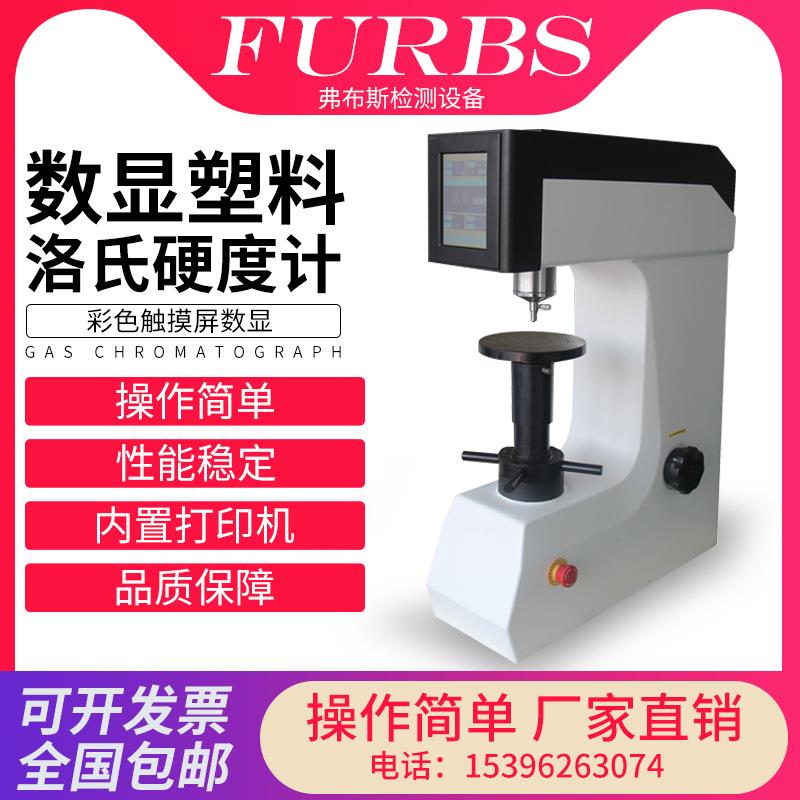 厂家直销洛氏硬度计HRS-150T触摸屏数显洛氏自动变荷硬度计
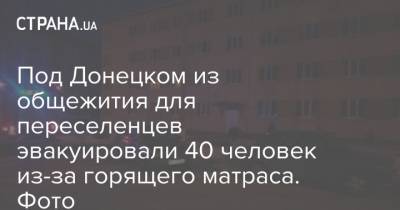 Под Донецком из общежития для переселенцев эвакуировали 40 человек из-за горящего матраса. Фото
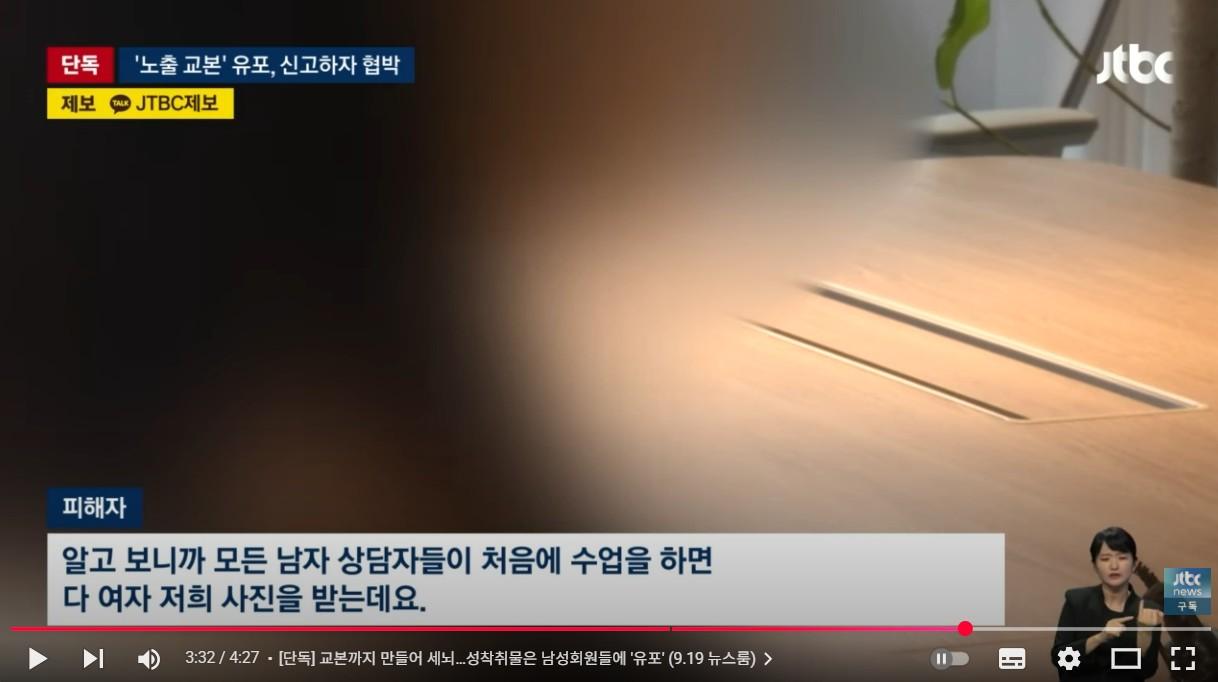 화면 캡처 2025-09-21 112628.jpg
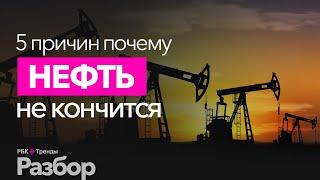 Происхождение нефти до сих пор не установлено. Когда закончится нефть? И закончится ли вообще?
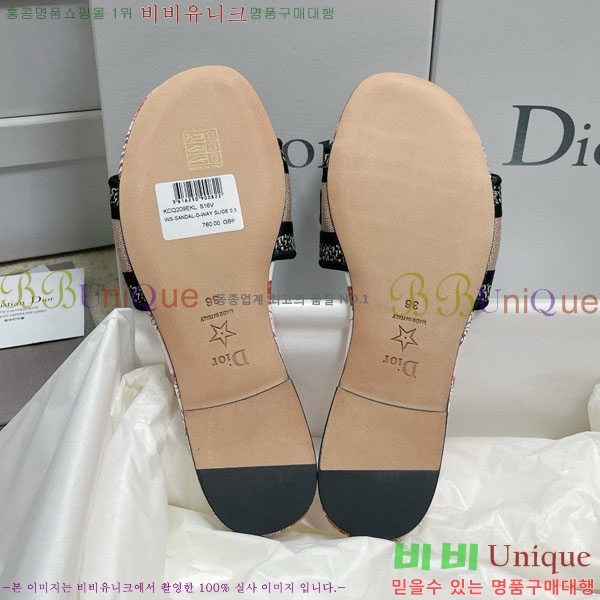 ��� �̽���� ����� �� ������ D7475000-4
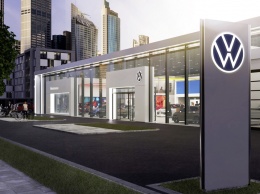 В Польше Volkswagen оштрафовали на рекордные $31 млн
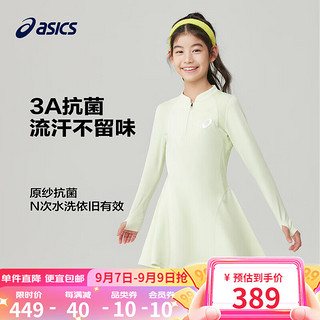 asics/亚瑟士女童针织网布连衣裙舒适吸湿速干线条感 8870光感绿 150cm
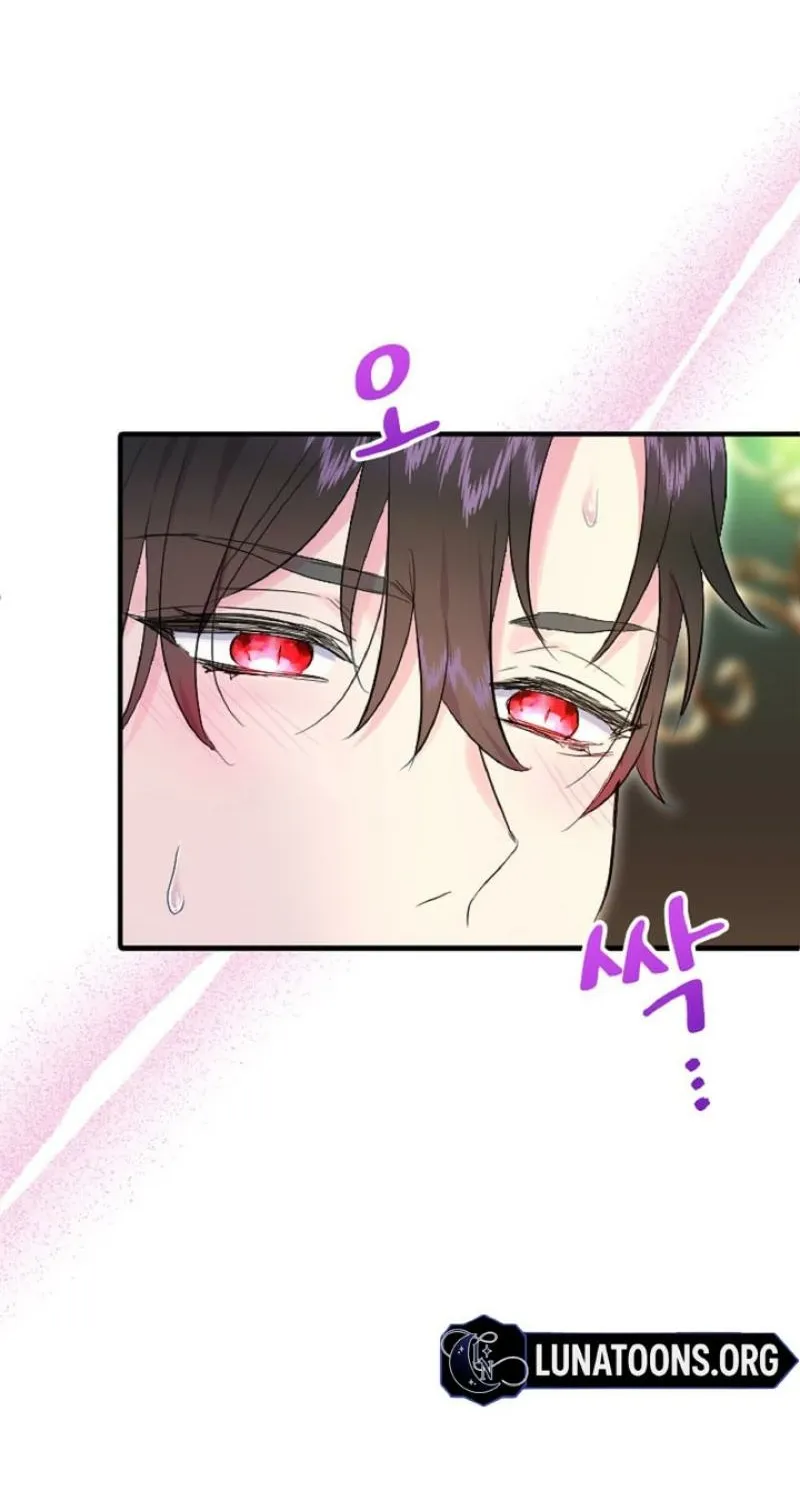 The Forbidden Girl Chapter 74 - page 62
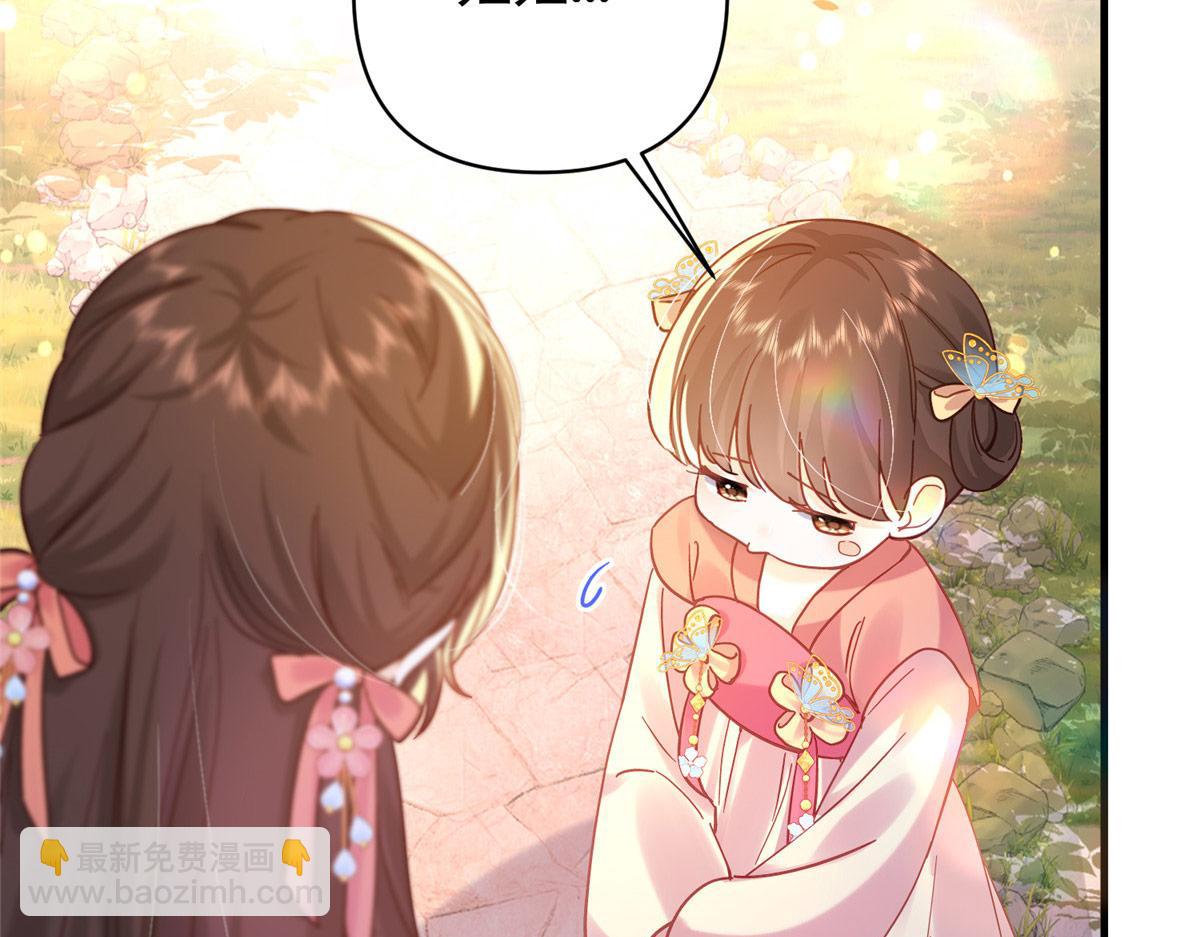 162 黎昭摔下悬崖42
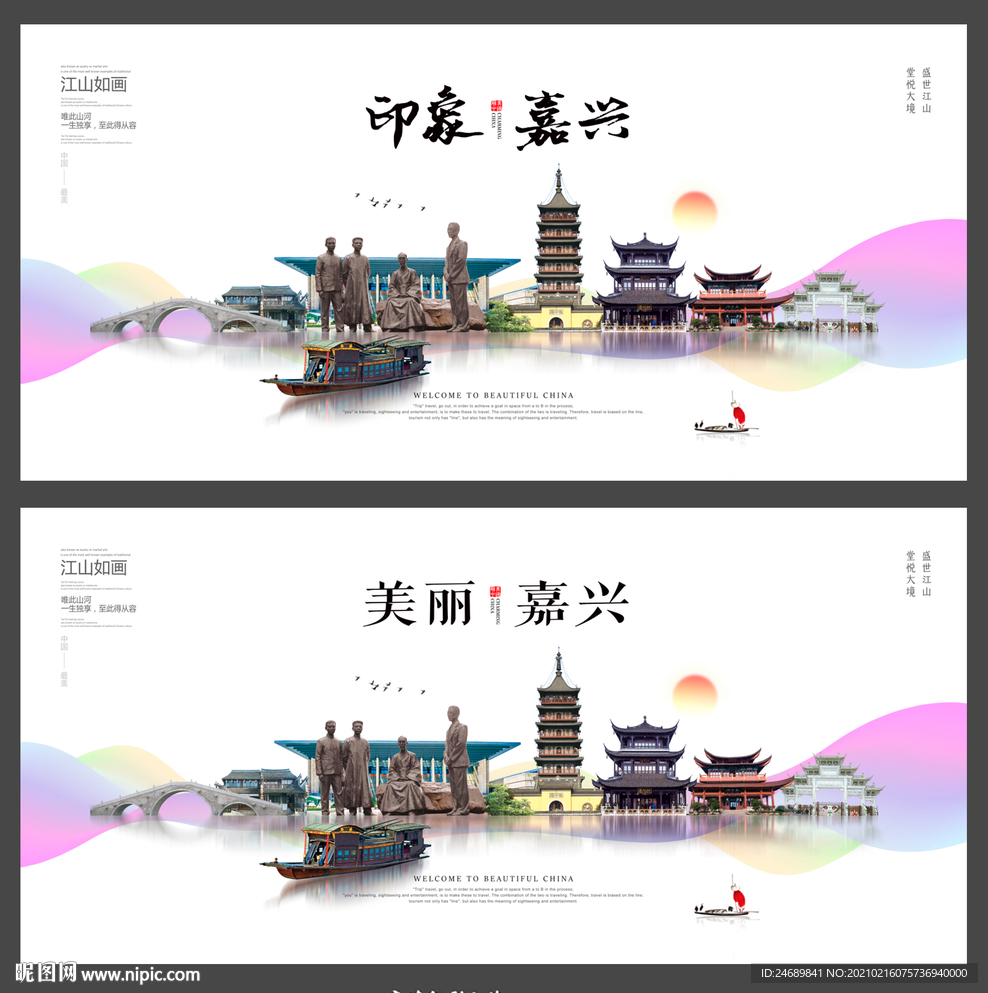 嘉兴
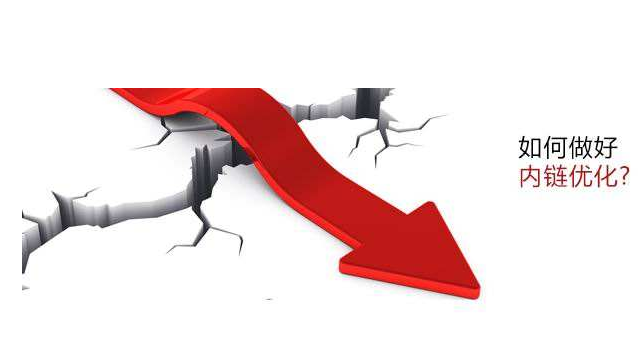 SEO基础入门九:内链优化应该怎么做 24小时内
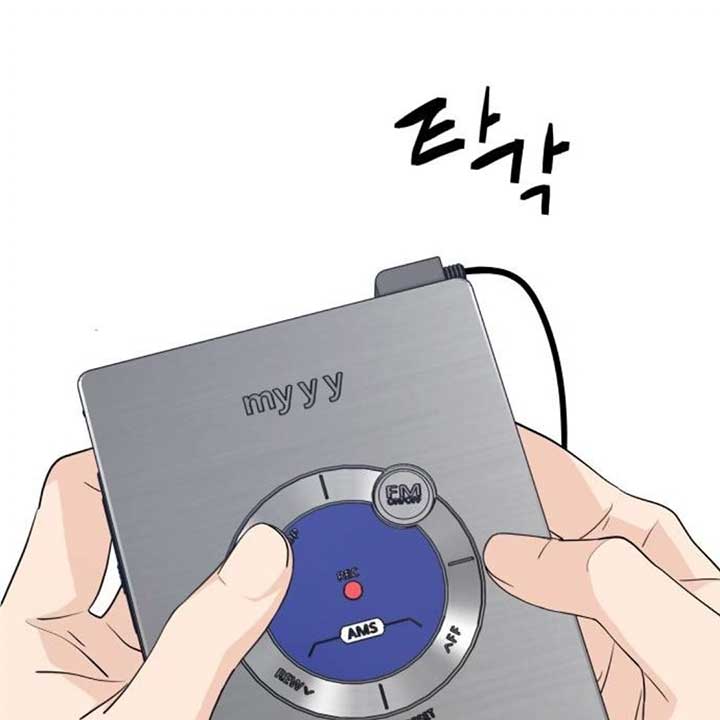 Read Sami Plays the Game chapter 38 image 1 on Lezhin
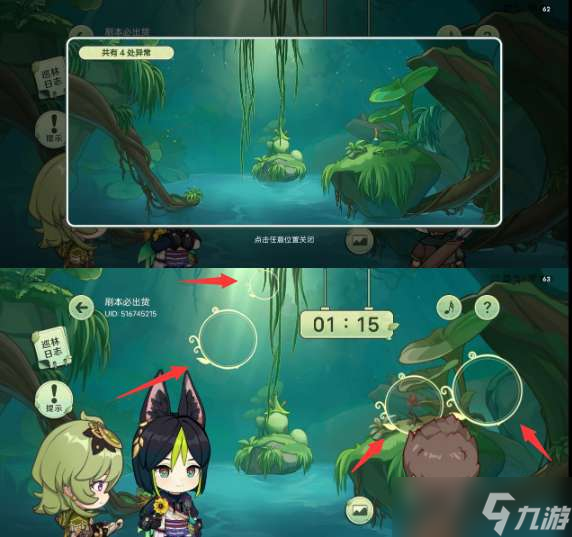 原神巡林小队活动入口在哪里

- - -

> [EXERCISE OBJECTIVE]: Repeat the material exactly and drop each image.

> [RESULT BELOW]:
 厂家直销洛氏硬度计HRS-150T触摸屏数显洛氏自动变荷硬度计
 Под Донецком из общежития для переселенцев эвакуировали 40 человек из-за горящего матраса. Фото
 화면 캡처 2025-09-21 112628.jpg
 Происхождение нефти до сих пор не установлено. Когда закончится нефть? И закончится ли вообще?
 ��� �̽���� ����� �� ������ D7475000-4
 В Польше Volkswagen оштрафовали на рекордные $31 млн
 asics/亚瑟士女童针织网布连衣裙舒适吸湿速干线条感 8870光感绿 150cm
 The Forbidden Girl Chapter 74 - page 62
 162 黎昭摔下悬崖42
 嘉兴
 SEO基础入门九:内链优化应该怎么做 24小时内
 Read Sami Plays the Game chapter 38 image 1 on Lezhin
 原神巡林小队活动入口在哪里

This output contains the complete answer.